If you’ve watched even a smidgen of TV lately, whether via dinosaur broadcast or what kids today call streaming, you’ve likely seen the face of Theranos founder Elizabeth Holmes plastered on the screen. ABC’s 20/20 did a two-hour expose called The Dropout, HBO released the remarkable documentary The Inventor, and YouTube brims daily with news on the infamous entrepreneur, yet for the full sewer crawling experience you might be best off reading John Carreyrou’s Bad Blood. Over nearly 300 pages, the two-time Pulitzer Prize-winning Wall Street Journal investigative reporter reveals the maddening details of how she pulled off the great rock n’ roll swindle by charming countless old dudes all too giddy to back a young woman with big blue eyes and an even bigger idea: testing blood through simple and relatively painless finger pricks with sleek mini-lab devices fashioned for every countertop and corner pharmacy. Some – often referred to as scientists – knew that her mission was truly impossible and that the technology wouldn’t work, but hey, that’s a pesky detail when you’re tearing up the path to fame and fortune while defrauding investors of hundreds of millions of dollars.

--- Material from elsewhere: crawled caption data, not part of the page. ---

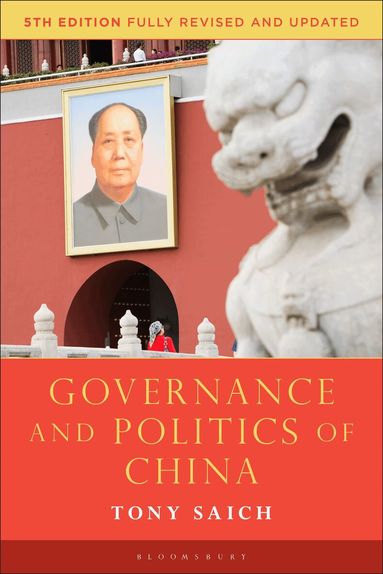 Tony Saich - Governance and Politics of China, Häftad
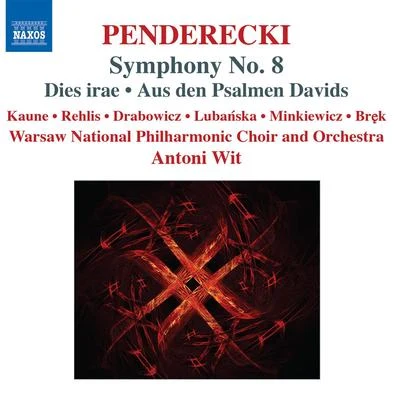 PENDERECKI, K.: Symphony No. 8 (first version 2005)Dies iraeAus den Psalmen Davids (Warsaw Philharmonic, Wit) 專輯 Warsaw Philharmonic Orchestra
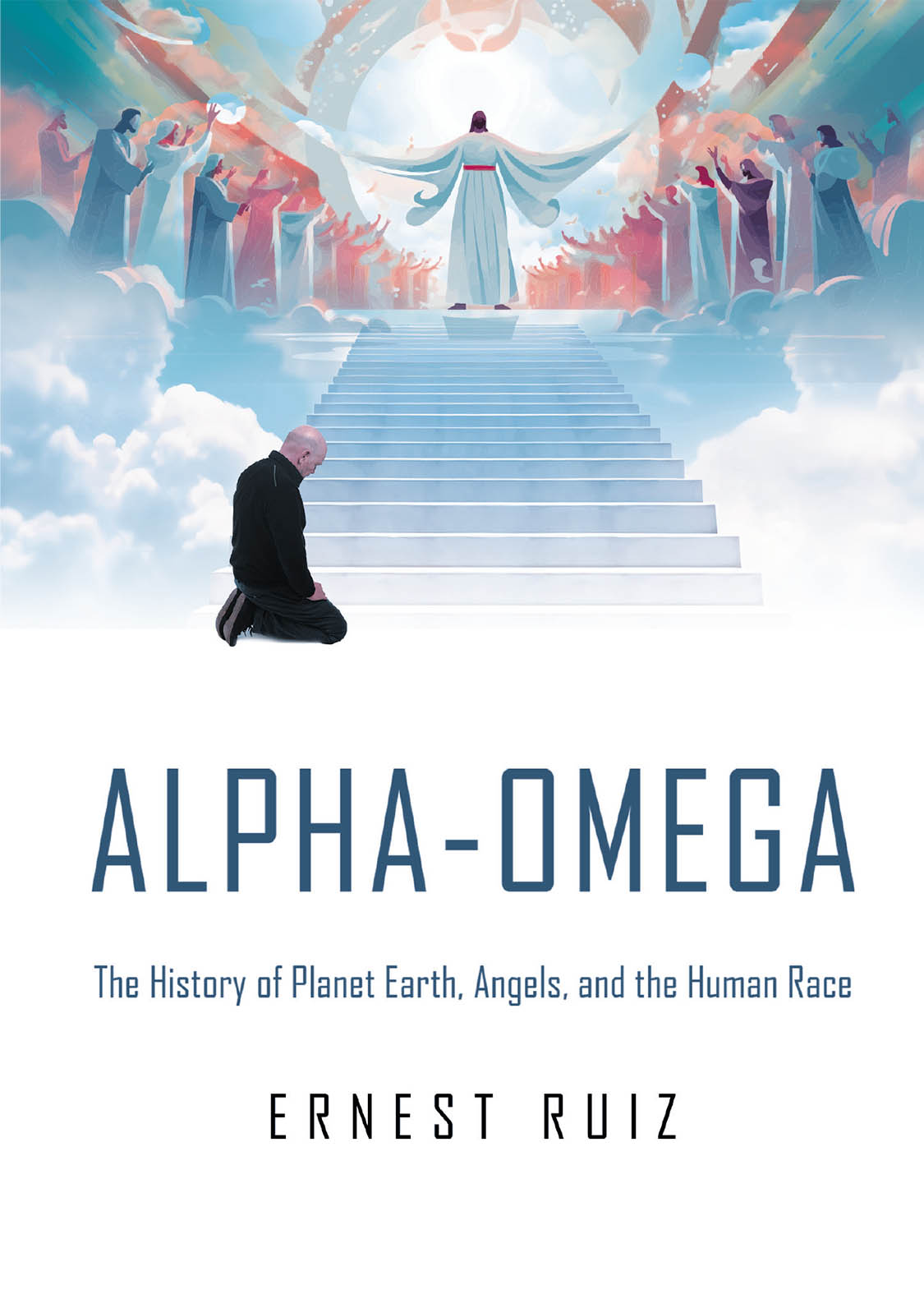 Ernest Ruiz’s New Book, “Alpha-Omega: The History of Planet Earth, Angels, and The Human Race,” is an Overview of the History of Mankind as Revealed Through the Bible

A funny thing happened on Holmes’ quest to becoming the next Steve Jobs: she ensnared a gaggle of accomplished (albeit non-medical) men – with surnames like Kissinger, Shultz, and Mattis – to join her Board. Rupert Murdoch invested $125 million with minimal due diligence. As for corporate partners, Safeway’s CEO Steven Burd was “starry eyed about the young Stanford dropout and her revolutionary technology” and feared missing out being a part of her mission. As she evidently did with all these suckers, Holmes built a direct line of communication with Burd, taking full advantage of his passion for preventative health care coupled with the pressure to differentiate the grocery chain. Safeway loaned the startup $30M and committed to massive renovations of its stores to accommodate for fancy new clinics featuring blood-testing services on Theranos devices. Burd had meandered too far from the core business of hawking groceries and was fired soon after. In a gut punch reveal, his subsequent attempts to rekindle a professional relationship with Holmes led to nothing but unreturned phone calls, the author painting him as a pathetic has-been. Walgreens’ executives, tired of getting stuffed into lockers by the larger CVS, gambled heavier and lost even bigger, ending up with customers furious over false test results and lawyers steeped in litigation with the would-be healthcare partner.
Carreyrou stops just short of calling Holmes a sociopath, likely because he doesn’t need to; any dimly lit bulb can draw that conclusion. What he does do – and here is what makes the book special – is a gleeful takedown of one Sunny Balwani, Theranos’ former president, COO, and chief storm trooper. Balwani was wholly unqualified to co-lead a biotech firm but had the ego and fake-it-’til-you-make-it ethos to know enough to be very dangerous while “barking orders and dressing people down.” The reader (this one, anyway) can’t shake the image of Burgermeister Meisterburger, a stop-motion sadist steamrolling the siloed minions of Sombertown. Some staff found ways to goose Balwani by including his botched technical jargon in PowerPoint presentations and intentionally misusing terms to goad him into doing the same, all for much needed amusement in a toxic, revolving door environment. These passages lighten the mood a bit as we root for the little people and celebrate the eventual whistleblowers who helped flatten the company atop its cheating executives. The book ends before former business (and secret life) partners Holmes and Balwani are federally charged with wire fraud. With millions of pages of evidence to be processed through government discovery, this story will drag on for many months. It’s easy to hope the pair will end up imprisoned, easier still to imagine they’d spend the bunk time plotting their returns to unicorn status, staring ever skyward, sleepless with cold commemorative eyes.